→ Task instructions
[A] In the passage on the Tourism Association of Koh Samui, what was the 2012 "road show" with Bangkok Airways and the Tourism Authority of Thailand meant to promote? Answer in one sentence.
[B] Find every line in the rows that contains the string "window", treating uppercase and lowercase as different, and copy each such line.

The Tourism Association of Koh Samui is a tourism organisation on Ko Samui, Thailand.  Founded in 1987, it is a non-profit organisation composed of over 50 members including travel professionals, restaurants, hotels and resorts, and retail businesses.  Its purpose is promoting Ko Samui as a travel destination and in advocacy on behalf of tourism interests in the region.

Activities
In 2012, the Ko Samui Tourism Association coordinated with Bangkok Airways and the Athletic Association of Thailand to promote the Samui Island Marathon, known as the Samui Island Marathon HRH Maha Chakri Sirindhorn Princess Cup 2012.
Studying and forecasting tourism statistics and markets and planning marketing campaigns.
taking part in promotional campaigns, such as a joint "road show" with Bangkok Airways and the Tourism Authority of Thailand (TAT) in 2012 to promote new direct air service to and from Kuala Lumpur.

→ Provided records
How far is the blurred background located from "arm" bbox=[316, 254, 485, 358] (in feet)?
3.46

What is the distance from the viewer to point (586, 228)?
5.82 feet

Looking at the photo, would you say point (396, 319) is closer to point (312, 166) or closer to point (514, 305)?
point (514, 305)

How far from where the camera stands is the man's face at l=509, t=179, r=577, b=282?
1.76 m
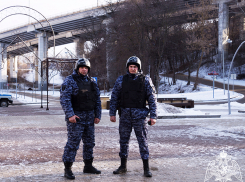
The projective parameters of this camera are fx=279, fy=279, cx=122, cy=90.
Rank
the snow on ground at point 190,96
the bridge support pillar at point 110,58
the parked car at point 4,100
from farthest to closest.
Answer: the bridge support pillar at point 110,58
the parked car at point 4,100
the snow on ground at point 190,96

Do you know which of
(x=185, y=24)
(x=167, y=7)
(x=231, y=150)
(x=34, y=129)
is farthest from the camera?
(x=185, y=24)

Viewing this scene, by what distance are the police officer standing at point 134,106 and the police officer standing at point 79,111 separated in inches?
16.1

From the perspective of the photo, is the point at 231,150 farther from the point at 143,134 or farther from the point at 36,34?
the point at 36,34

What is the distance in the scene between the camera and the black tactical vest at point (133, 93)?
4746mm

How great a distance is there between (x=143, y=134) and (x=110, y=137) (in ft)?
13.5

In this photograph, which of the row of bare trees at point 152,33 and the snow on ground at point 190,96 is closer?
the snow on ground at point 190,96

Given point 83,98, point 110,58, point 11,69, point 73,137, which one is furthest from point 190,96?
point 11,69

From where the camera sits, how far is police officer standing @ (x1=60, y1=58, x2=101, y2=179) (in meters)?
4.61

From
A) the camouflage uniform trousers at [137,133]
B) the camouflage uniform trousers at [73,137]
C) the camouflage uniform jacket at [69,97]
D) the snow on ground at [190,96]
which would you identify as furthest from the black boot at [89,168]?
the snow on ground at [190,96]

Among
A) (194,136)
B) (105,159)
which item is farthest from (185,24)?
(105,159)

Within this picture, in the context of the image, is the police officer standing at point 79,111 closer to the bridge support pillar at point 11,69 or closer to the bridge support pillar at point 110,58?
the bridge support pillar at point 110,58

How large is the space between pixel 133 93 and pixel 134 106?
0.73 ft

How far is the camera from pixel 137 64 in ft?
16.0

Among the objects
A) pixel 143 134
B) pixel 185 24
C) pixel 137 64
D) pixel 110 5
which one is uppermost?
A: pixel 110 5
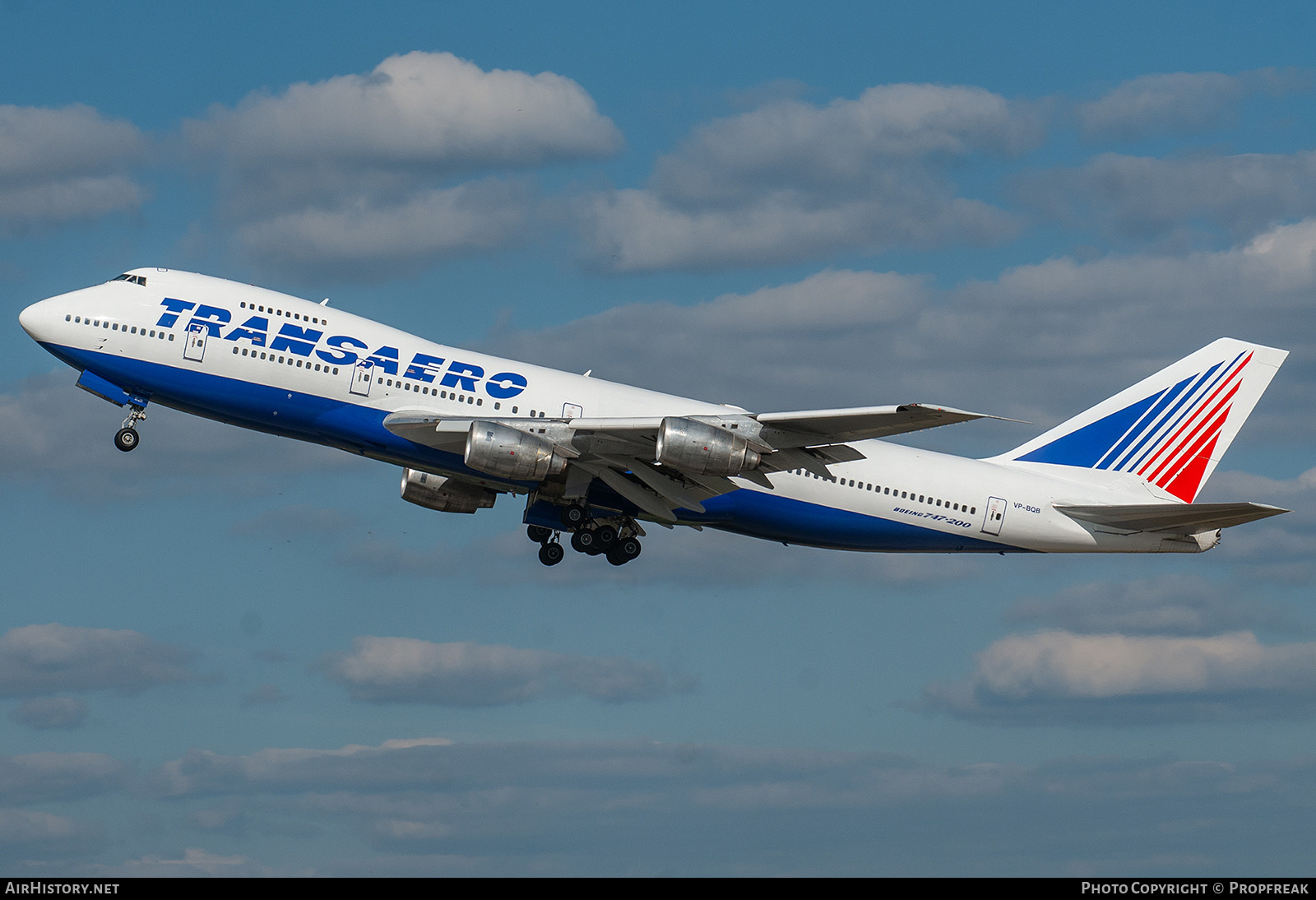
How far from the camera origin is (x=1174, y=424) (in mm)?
52375

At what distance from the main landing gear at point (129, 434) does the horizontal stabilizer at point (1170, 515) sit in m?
28.8

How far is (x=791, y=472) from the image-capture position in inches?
1847

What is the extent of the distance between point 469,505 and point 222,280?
36.7ft

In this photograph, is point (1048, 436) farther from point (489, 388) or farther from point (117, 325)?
point (117, 325)

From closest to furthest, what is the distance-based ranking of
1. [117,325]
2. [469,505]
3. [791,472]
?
[117,325], [791,472], [469,505]

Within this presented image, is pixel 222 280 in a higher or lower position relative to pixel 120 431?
A: higher

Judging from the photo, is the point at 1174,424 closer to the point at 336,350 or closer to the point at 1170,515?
the point at 1170,515

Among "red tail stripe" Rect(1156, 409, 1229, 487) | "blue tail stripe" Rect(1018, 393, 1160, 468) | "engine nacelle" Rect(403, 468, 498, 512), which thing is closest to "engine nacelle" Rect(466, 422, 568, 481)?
"engine nacelle" Rect(403, 468, 498, 512)

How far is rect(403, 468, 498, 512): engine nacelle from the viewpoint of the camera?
49.9m

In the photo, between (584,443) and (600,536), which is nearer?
(584,443)

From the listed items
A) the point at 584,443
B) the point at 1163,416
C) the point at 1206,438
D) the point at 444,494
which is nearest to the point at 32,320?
the point at 444,494

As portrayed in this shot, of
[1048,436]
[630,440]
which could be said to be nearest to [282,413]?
[630,440]

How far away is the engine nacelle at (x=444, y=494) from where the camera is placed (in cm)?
4986

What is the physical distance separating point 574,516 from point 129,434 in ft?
44.8
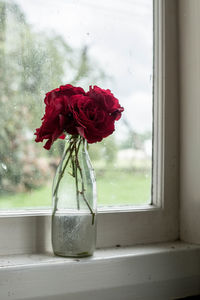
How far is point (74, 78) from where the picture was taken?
3.43ft

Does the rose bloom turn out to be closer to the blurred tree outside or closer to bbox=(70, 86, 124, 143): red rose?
bbox=(70, 86, 124, 143): red rose

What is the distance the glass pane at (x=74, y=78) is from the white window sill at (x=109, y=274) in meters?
0.15

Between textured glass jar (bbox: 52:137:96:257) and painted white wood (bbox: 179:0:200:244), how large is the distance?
12.1 inches

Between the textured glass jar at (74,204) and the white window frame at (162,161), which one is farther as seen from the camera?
the white window frame at (162,161)

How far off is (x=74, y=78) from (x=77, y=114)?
206 mm

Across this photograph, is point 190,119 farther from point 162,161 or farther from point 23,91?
point 23,91

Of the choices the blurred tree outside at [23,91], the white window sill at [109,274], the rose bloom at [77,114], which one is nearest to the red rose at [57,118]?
the rose bloom at [77,114]

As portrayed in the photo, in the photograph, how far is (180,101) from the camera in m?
1.15

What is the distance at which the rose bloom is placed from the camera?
870 millimetres

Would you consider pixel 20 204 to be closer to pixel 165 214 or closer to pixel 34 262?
pixel 34 262

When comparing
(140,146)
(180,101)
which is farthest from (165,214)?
(180,101)

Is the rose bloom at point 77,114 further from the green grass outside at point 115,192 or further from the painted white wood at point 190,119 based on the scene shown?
the painted white wood at point 190,119

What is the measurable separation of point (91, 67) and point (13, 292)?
57 cm

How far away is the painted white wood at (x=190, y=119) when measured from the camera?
43.1 inches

→ Final answers
[A] The 2012 road show was meant to promote new direct air service to and from Kuala Lumpur.

[B]
What is the distance the glass pane at (x=74, y=78) is from the white window sill at (x=109, y=274) in meters?
Between the textured glass jar at (74,204) and the white window frame at (162,161), which one is farther as seen from the camera?
the white window frame at (162,161)
Of the choices the blurred tree outside at [23,91], the white window sill at [109,274], the rose bloom at [77,114], which one is nearest to the red rose at [57,118]?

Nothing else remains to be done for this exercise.